EXCERTO PARA LEITURA
━━━━

Nota: este história surgiu-me de um par de botas infantis, com as meias dentro, com que me deparei sobre o paredão da Praia Grande, momento que registei na fotografia supra.


quarta-feira, 28 de outubro de 2020

EM MEMÓRIA DE UM CIDADÃO DESCONHECIDO


Nota prévia: este post é inspirado num caso verídico. Infelizmente...

O pai, octogenário, telefona, a perguntar se sabe notícias do irmão. A sua voz, frágil e agitada, revela a preocupação e ansiedade de quem, há vários dias, exactamente três, tenta contactar o filho, sem êxito.

Responde-lhe que não e, logo de seguida, liga para o telemóvel do irmão. Também sem êxito.

Já tomada de uma inquietação premonitória, dirige-se, sem demora, a casa dele. Ninguém acode ao toque da campainha. Por sorte – e há sortes que mais parecem azares! –, um morador acaba de estacionar e dirige-se para a entrada do prédio. A medo, mas não sabendo que mais fazer, ela dirige-se-lhe e pergunta-lhe se conhece o António, seu irmão, e se o tem visto ou sabe o que... 

Não, não consegue acabar a frase, é interrompida pela resposta brutal (porque lhe soa brutal) do interpelado: "O António!? O António morreu no sábado passado, mesmo aqui à porta. Caiu para o lado e já não se levantou. O INEM levou o corpo, mas já nada havia a fazer!"

━━━━

TAREFA ATRIBUÍDA A
Segundo o excerto, há quantos dias o pai tenta contactar o filho?
TAREFA ATRIBUÍDA B
Reescreva a passagem do excerto que começa com as palavras "Já tomada de" e termina em "sabe o que...", alterando "campainha" para "porta".

━━━━

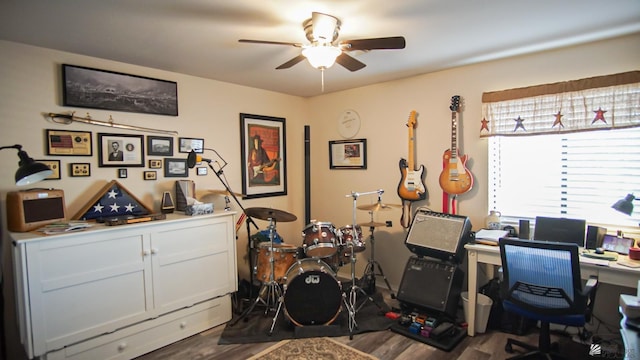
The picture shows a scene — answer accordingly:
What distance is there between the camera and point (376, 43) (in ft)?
6.63

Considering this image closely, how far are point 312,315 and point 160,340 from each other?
1.24 m

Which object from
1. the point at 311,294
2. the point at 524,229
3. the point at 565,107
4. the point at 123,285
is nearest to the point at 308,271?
the point at 311,294

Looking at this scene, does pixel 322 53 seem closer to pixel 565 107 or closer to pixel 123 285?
pixel 565 107

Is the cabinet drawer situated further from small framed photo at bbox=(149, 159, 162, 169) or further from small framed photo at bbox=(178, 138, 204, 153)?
small framed photo at bbox=(178, 138, 204, 153)

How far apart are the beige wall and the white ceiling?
5.9 inches

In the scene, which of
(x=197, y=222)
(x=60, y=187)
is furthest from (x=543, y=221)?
(x=60, y=187)

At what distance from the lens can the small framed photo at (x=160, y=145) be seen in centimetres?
312

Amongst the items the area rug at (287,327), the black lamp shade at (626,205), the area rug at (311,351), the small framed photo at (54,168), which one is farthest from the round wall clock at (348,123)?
the small framed photo at (54,168)

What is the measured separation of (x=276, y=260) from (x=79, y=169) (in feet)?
5.86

━━━━

SOLUÇÃO A
Há exatamente três dias.

SOLUÇÃO B
Já tomada de uma inquietação premonitória, dirige-se, sem demora, a casa dele. Ninguém acode ao toque da porta. Por sorte – e há sortes que mais parecem azares! –, um morador acaba de estacionar e dirige-se para a entrada do prédio. A medo, mas não sabendo que mais fazer, ela dirige-se-lhe e pergunta-lhe se conhece o António, seu irmão, e se o tem visto ou sabe o que...